(Extracted records)
START

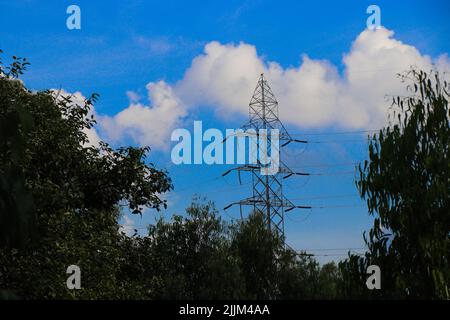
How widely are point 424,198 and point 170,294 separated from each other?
43.0 feet

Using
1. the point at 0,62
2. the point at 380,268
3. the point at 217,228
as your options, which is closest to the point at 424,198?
the point at 380,268

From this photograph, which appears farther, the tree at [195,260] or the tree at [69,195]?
the tree at [195,260]

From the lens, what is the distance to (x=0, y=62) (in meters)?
23.7

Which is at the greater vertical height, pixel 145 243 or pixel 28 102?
pixel 28 102

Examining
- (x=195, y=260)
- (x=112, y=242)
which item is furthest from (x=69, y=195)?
(x=195, y=260)

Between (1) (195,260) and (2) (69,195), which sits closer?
(2) (69,195)

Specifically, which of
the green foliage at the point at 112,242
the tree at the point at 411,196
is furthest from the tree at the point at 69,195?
the tree at the point at 411,196

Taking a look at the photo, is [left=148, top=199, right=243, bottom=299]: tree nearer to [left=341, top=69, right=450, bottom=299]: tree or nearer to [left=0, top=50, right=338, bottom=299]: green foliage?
[left=0, top=50, right=338, bottom=299]: green foliage

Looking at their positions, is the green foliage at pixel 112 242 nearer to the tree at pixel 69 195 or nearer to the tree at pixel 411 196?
the tree at pixel 69 195

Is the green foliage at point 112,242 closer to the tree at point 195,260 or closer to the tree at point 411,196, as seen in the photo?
the tree at point 195,260

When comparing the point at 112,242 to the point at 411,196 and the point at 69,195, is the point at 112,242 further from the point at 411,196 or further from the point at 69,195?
the point at 411,196
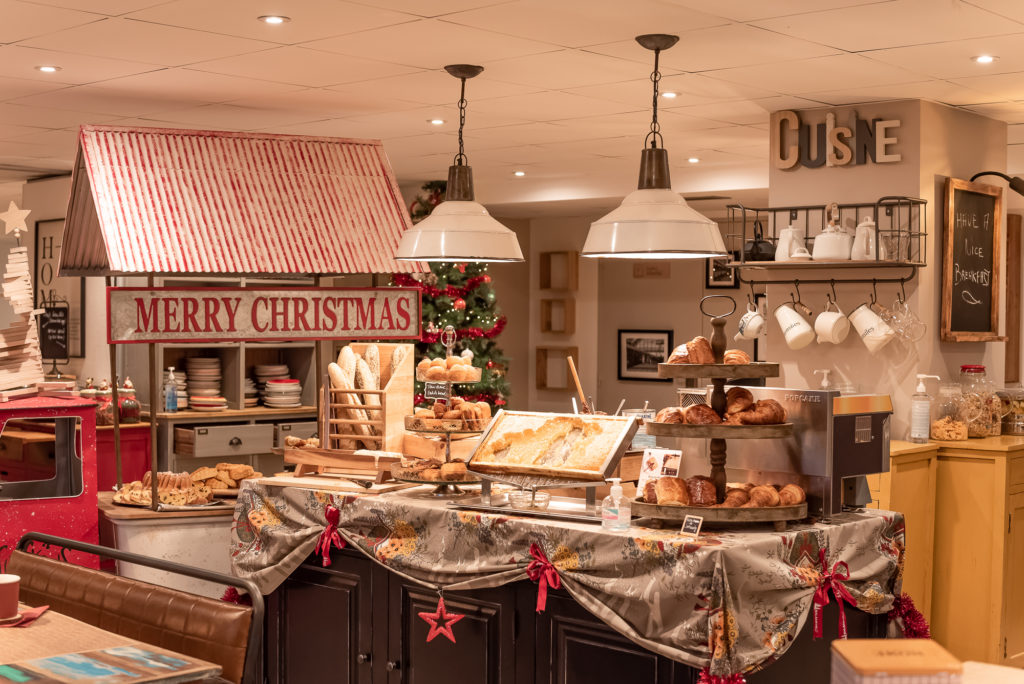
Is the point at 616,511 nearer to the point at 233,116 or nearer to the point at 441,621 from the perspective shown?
the point at 441,621

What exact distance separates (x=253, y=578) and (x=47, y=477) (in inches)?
42.3

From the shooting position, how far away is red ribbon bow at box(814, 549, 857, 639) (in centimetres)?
381

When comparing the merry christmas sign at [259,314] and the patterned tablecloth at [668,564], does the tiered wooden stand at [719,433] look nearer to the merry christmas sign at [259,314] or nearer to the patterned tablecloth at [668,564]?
the patterned tablecloth at [668,564]

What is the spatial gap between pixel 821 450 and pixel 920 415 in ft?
8.07

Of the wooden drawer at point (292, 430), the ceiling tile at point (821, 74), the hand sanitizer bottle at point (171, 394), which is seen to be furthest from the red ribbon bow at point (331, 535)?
the wooden drawer at point (292, 430)

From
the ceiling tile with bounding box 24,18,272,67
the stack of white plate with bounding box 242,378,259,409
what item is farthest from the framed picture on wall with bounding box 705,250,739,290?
the ceiling tile with bounding box 24,18,272,67

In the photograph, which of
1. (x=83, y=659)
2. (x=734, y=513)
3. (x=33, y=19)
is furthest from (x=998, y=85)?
(x=83, y=659)

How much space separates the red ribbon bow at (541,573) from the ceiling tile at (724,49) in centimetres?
215

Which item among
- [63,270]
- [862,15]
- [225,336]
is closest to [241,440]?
[63,270]

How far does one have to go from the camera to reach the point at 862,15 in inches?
174

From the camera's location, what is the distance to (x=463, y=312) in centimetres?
968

END

Please echo the lines of the records word for word, starting at the line that contains "Which item among" and continuing through the last line of the records.

-- OUTPUT OF THE TASK --
Which item among
- [63,270]
- [862,15]
- [225,336]
is closest to [241,440]?
[63,270]

How far does one have to go from the camera to reach the point at 862,15 in inches?
174

From the camera's location, what is the distance to (x=463, y=312) in centimetres?
968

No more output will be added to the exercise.